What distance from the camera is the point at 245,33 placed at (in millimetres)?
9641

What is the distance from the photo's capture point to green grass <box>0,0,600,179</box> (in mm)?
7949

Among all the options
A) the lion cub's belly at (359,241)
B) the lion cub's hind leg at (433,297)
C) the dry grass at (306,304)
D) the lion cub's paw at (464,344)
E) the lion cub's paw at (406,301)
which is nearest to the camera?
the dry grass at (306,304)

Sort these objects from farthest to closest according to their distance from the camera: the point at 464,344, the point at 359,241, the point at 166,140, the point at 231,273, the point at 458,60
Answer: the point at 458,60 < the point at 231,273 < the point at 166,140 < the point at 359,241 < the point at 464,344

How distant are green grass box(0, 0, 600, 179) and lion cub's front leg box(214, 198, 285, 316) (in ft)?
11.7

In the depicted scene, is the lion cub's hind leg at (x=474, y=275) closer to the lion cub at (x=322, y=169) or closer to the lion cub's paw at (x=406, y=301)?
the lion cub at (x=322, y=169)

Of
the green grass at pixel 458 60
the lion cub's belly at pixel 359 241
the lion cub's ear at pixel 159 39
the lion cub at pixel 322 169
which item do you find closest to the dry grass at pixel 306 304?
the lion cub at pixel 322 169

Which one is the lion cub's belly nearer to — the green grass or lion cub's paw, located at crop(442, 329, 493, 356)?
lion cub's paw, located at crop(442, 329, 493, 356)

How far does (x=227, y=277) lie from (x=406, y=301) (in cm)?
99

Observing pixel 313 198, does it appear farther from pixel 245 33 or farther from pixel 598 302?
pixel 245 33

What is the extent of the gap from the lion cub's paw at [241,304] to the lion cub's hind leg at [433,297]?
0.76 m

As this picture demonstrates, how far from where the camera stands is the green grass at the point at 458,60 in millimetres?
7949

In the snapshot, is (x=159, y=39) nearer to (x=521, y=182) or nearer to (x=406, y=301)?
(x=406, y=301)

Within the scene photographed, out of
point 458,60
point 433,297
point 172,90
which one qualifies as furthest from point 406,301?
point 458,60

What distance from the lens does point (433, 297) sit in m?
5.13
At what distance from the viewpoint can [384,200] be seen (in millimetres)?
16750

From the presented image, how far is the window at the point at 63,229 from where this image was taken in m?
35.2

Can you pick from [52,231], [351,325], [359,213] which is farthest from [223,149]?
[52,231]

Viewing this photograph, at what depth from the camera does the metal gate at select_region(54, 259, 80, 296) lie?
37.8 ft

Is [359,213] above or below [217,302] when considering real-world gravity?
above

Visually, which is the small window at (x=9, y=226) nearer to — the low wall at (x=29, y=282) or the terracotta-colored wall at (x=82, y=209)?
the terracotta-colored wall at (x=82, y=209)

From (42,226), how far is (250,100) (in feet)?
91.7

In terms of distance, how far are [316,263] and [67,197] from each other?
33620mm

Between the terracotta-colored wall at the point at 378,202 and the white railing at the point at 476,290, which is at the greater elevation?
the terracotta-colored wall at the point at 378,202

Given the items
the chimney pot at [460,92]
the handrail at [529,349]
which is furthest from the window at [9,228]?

......

Exercise:
In the rows above, swap every "camera" for "observer" and write all the rows out again, leaving everything else unchanged.

Written answer:
What distance from the observer is the point at 245,33 placed at (in millimetres)?
9641

What is the distance from the photo's capture point to green grass <box>0,0,600,179</box> (in mm)?
7949

Among all the options
A) the lion cub's belly at (359,241)
B) the lion cub's hind leg at (433,297)
C) the dry grass at (306,304)
D) the lion cub's paw at (464,344)
E) the lion cub's paw at (406,301)
which is nearest to the observer?
the dry grass at (306,304)

Sort these objects from farthest to closest according to their distance from the observer: the point at 464,344, the point at 359,241, the point at 166,140, the point at 231,273, the point at 458,60
Answer: the point at 458,60 < the point at 231,273 < the point at 166,140 < the point at 359,241 < the point at 464,344

How distant are green grass box(0, 0, 600, 179) and lion cub's front leg box(214, 198, 285, 316) (in ft)?
11.7

In the depicted scene, is the lion cub's hind leg at (x=474, y=275) closer to the lion cub at (x=322, y=169) or closer to the lion cub's paw at (x=406, y=301)?
the lion cub at (x=322, y=169)

Of
the green grass at pixel 458 60
the lion cub's belly at pixel 359 241
the lion cub's ear at pixel 159 39
the lion cub at pixel 322 169
which item do you find closest to the dry grass at pixel 306 304?
the lion cub at pixel 322 169

Which one is the lion cub's belly nearer to — the green grass or lion cub's paw, located at crop(442, 329, 493, 356)?
lion cub's paw, located at crop(442, 329, 493, 356)

How far does (x=227, y=277) lie from (x=406, y=301) (in cm)?
99

Observing pixel 313 198, does it appear farther from pixel 245 33 or farther from pixel 598 302?
pixel 245 33

What is the extent of the gap from the lion cub's paw at [241,304] to the lion cub's hind leg at [433,297]?
0.76 m

As this picture demonstrates, how far from where the observer stands is the green grass at the point at 458,60 in millimetres?
7949

In the snapshot, is (x=159, y=39) nearer to (x=521, y=182) or nearer to (x=406, y=301)?
(x=406, y=301)

Within the scene photographed, out of
point 458,60
point 433,297
point 172,90
which one qualifies as furthest from point 406,301?
point 458,60

What distance from the lens does point (433, 297) sit in m?
5.13
At what distance from the viewpoint can [384,200] be seen (in millimetres)?
16750

From the presented image, how far is the window at the point at 63,229 from where this image was taken in m?
35.2

Can you pick from [52,231], [351,325], [359,213] which is farthest from [223,149]?
[52,231]

Viewing this photograph, at what depth from the observer does the metal gate at select_region(54, 259, 80, 296) lie?
37.8 ft

Is [359,213] above or below [217,302] when considering real-world gravity?
above

Visually, which is the small window at (x=9, y=226) nearer to — the low wall at (x=29, y=282) or the terracotta-colored wall at (x=82, y=209)?
the terracotta-colored wall at (x=82, y=209)

From (42,226), how far is (250,100) (in feet)?
91.7

In terms of distance, how far are [316,263] and [67,197] from each other?
33620mm

Between the terracotta-colored wall at the point at 378,202 and the white railing at the point at 476,290, which is at the greater elevation?
the terracotta-colored wall at the point at 378,202

Given the items
the chimney pot at [460,92]
the handrail at [529,349]
which is furthest from the window at [9,228]?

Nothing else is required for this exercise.